Originally a public domain film from NASA, slightly cropped to remove uneven edges, with the aspect ratio corrected, and one-pass brightness-contrast-color correction & mild video noise reduction applied.
The soundtrack was also processed with volume normalization, noise reduction, clipping reduction, and/or equalization (the resulting sound, though not perfect, is far less noisy than the original).
https://en.wikipedia.org/wiki/Space_Race
Wikipedia license: http://creativecommons.org/licenses/by-sa/3.0/
The Space Race refers to a competition that occured in the 20th century between the Soviet Union (USSR) and the United States (US) as a part of the Cold War. The goal of the race was to achieve firsts in spaceflight capability, with origins in the ballistic missile-based nuclear arms race between the two nations that occurred following World War II. The technological advantage required to rapidly achieve spaceflight milestones was seen as necessary for national security, and mixed with the symbolism and ideology of the time. The Space Race led to pioneering efforts to launch artificial satellites, uncrewed space probes of the Moon, Venus, and Mars, and human spaceflight in low Earth orbit and to the Moon.
The competition began in earnest on August 2, 1955 when the Soviet Union responded to the US announcement four days earlier of intent to launch artificial satellites for the International Geophysical Year, by declaring they would also launch a satellite "in the near future". The Soviet Union achieved the first successful launch with the October 4, 1957 orbiting of Sputnik 1, and sent the first human to space with the orbital flight of Yuri Gagarin on April 12, 1961. The USSR also sent the first woman, Valentina Tereshkova, to space on June 16, 1963, with numerous other firsts taking place over the next few years with regards to flight duration, spacewalks, and related activities. According to Russian sources, these achievements lead to the conclusion that the USSR had an advantage in space technology.

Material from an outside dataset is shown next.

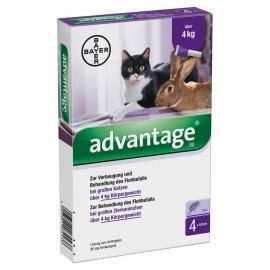Advantage 80 macska/nyúl 0,8 ml 4 kg felett 4x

According to US sources, the "race" peaked with the July 20, 1969, US landing of the first humans on the Moon with Apollo 11. Most US sources will point to the Apollo 11 lunar landing as a singular achievement far outweighing any combination of Soviet achievements. In any case the USSR attempted several crewed lunar missions, but eventually canceled them and concentrated on Earth orbital space stations, while the US landed several more times on the Moon.
A period of détente followed with the April 1972 agreement on a co-operative Apollo–Soyuz Test Project, resulting in the July 1975 rendezvous in Earth orbit of a US astronaut crew with a Soviet cosmonaut crew. The end of the Space Race is harder to pinpoint than its beginning, but it was over by the December 1991 dissolution of the Soviet Union, after which spaceflight cooperation between the US and Russia flourished.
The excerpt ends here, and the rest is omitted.